Throughout the balance of the New Testament we learn about the doctrines behind our salvation, how the church can live in unity, proclaim the gospel to people in every culture in a contextually appropriate way, and participate in God’s mission. The epistles following Acts were originally a series of letters from church leaders that were to encourage, teach, and sometimes rebuke the early church in how to live on mission with God and for His kingdom. Inspired by God as all of Scripture is, the epistles of the NT give us yet one more lens through which to view God’s activity among humanity. It is not enough for us to read this portion of the Bible and picture the Apostles Paul and Peter along with the church simply doing their best to be nice people. These letters reveal the subversive nature of God’s kingdom at work among the empires of humanity. God set in motion a rebellion against the rebellions of men. Our new rebellion is to serve as God’s coworkers as He reestablishes His reign among all the peoples of the earth. We are given a glimpse into this eternal reality as the Scriptures come to a close with the Revelation given to John in the last book of the Bible. Though wrapped in mysterious language, its theme nevertheless shines through: God is glorified in all things, victorious over all powers, and has extended mercy to draw men and women into a covenant relationship with Him.
The Scripture, from beginning to end, is the great recounting of God’s love for fallen humanity. He reaches out to His creation with a redemption plan that He could accomplish alone and without assistance from any created thing, including humanity. However, He has chosen to involve us in the work of His mission. He calls believers to be “ambassadors for Christ,” with the result that “God is appealing through us.” For this reason “we plead on Christ’s behalf, ‘Be reconciled to God’” (2 Corinthians 5:20).

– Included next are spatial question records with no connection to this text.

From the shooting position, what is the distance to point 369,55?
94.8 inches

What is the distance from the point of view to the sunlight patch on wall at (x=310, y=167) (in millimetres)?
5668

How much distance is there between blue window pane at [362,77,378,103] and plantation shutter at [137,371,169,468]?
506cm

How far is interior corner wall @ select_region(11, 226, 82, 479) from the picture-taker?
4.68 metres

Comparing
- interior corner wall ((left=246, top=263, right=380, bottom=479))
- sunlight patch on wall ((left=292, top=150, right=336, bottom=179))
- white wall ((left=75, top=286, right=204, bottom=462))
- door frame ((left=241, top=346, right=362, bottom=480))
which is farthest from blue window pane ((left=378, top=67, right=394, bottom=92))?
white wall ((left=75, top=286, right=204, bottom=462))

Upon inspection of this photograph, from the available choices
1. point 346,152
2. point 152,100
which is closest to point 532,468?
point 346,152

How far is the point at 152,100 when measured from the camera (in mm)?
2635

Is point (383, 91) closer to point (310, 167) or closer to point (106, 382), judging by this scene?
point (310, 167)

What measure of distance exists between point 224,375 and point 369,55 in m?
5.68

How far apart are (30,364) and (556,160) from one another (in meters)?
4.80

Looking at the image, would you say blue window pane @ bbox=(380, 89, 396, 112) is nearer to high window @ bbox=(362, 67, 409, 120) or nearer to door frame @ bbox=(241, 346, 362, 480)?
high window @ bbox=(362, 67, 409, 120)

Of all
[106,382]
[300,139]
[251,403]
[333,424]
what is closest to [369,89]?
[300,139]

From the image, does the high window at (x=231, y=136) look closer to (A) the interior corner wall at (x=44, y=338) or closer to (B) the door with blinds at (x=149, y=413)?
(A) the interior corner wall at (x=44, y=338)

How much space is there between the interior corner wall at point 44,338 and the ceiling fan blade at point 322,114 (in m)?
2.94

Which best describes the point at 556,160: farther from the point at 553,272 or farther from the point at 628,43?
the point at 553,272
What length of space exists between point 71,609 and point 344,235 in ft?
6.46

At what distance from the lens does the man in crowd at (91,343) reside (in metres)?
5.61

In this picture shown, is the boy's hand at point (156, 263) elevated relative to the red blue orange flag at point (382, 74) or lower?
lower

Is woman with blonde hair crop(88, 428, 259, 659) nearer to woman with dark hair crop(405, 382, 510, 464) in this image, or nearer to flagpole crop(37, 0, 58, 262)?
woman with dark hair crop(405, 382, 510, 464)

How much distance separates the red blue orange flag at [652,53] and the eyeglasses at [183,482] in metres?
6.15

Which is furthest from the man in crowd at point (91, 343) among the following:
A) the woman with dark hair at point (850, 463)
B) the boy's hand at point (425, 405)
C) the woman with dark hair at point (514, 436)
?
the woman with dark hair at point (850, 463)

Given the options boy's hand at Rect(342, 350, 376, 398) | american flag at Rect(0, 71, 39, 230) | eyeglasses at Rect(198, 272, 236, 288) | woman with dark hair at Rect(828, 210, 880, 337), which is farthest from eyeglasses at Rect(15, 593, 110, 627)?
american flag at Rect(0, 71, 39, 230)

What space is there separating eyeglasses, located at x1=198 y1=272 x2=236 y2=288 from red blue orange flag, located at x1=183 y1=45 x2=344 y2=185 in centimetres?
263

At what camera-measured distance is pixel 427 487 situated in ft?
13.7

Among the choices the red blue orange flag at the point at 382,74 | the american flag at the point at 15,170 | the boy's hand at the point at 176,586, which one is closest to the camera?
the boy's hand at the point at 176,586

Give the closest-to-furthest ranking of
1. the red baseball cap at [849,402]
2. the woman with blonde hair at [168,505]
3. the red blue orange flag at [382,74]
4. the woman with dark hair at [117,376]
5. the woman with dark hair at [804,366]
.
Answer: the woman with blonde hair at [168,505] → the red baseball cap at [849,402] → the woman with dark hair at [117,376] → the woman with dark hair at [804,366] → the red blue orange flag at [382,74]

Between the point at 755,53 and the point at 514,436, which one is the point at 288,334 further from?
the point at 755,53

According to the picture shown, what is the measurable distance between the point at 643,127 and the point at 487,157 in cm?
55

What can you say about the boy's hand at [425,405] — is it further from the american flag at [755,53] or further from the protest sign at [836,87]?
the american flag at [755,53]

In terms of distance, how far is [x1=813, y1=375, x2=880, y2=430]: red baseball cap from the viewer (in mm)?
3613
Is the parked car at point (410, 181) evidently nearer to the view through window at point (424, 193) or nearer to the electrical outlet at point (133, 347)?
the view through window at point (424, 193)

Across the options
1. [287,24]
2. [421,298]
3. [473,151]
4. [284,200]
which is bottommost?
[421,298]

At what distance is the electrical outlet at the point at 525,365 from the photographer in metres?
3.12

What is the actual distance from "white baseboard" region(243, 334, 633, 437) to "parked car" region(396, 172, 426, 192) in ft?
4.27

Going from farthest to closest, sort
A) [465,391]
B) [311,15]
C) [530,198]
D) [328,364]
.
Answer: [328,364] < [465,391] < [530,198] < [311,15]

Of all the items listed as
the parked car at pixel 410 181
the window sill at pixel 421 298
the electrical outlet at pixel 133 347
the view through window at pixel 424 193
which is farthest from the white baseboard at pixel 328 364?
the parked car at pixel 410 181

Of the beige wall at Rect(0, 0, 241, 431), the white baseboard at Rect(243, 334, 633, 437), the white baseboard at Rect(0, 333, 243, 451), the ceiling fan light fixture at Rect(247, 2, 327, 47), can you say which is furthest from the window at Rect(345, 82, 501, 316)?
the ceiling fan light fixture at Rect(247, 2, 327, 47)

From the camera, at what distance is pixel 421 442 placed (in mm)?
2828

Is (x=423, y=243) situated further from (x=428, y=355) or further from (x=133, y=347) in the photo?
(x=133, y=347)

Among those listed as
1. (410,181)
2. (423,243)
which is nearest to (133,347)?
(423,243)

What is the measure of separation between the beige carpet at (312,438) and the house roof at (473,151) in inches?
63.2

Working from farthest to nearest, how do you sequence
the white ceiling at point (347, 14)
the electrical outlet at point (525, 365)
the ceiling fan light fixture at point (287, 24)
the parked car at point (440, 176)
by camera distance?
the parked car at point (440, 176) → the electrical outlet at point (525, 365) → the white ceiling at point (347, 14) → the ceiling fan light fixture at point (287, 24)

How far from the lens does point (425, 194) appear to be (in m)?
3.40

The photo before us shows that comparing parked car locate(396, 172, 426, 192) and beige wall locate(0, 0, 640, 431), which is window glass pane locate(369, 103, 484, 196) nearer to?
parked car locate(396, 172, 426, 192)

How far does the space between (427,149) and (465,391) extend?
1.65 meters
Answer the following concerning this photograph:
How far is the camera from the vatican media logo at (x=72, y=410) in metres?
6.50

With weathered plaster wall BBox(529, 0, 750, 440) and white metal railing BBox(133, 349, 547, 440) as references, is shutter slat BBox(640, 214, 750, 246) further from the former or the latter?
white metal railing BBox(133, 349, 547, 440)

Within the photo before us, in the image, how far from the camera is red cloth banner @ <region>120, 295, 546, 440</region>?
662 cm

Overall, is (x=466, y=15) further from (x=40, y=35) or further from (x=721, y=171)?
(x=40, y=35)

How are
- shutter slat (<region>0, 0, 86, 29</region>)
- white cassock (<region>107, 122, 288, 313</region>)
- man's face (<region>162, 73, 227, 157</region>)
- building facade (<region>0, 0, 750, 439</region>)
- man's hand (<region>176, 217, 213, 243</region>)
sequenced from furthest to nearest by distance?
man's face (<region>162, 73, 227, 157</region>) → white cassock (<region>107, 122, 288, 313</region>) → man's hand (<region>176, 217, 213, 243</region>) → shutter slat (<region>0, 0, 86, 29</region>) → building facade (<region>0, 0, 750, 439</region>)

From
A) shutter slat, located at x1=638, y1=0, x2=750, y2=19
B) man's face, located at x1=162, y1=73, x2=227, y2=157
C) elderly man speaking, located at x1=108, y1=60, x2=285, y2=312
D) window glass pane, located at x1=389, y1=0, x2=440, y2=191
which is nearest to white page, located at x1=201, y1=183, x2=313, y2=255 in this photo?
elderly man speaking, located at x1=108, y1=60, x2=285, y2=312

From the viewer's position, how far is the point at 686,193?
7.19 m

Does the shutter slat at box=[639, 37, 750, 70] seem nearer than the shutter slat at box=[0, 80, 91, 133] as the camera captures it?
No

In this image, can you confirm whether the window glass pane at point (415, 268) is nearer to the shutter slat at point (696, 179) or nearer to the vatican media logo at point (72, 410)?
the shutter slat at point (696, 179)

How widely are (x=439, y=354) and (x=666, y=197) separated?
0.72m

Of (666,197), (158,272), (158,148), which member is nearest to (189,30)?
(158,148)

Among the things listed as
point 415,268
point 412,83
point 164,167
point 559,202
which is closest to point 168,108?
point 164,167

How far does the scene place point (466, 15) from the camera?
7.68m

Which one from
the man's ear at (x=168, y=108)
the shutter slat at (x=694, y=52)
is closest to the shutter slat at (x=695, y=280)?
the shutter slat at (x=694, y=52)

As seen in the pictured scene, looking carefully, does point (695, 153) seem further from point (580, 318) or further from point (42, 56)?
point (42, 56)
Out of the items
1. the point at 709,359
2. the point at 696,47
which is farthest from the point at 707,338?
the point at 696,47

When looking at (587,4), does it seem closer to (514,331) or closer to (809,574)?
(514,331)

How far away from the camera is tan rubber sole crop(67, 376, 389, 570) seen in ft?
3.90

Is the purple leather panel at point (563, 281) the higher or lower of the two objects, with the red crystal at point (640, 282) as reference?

Our desire is that you will be a part of God’s great plan so that men, women, and children from every tongue, tribe, and nation will believe the message of the gospel as it comes to them through the proclamation and life of the church. As you read the Scriptures and consider the study tools included with this study Bible, do so with the mission of God as your lens and framework. Before looking to see what God can do for you, consider what He has done for His own glory and how you are invited to participate in His great mission. We encourage you to closely heed the words of Jesus when He said in John 20:21, “As the Father has sent Me, I also send you.”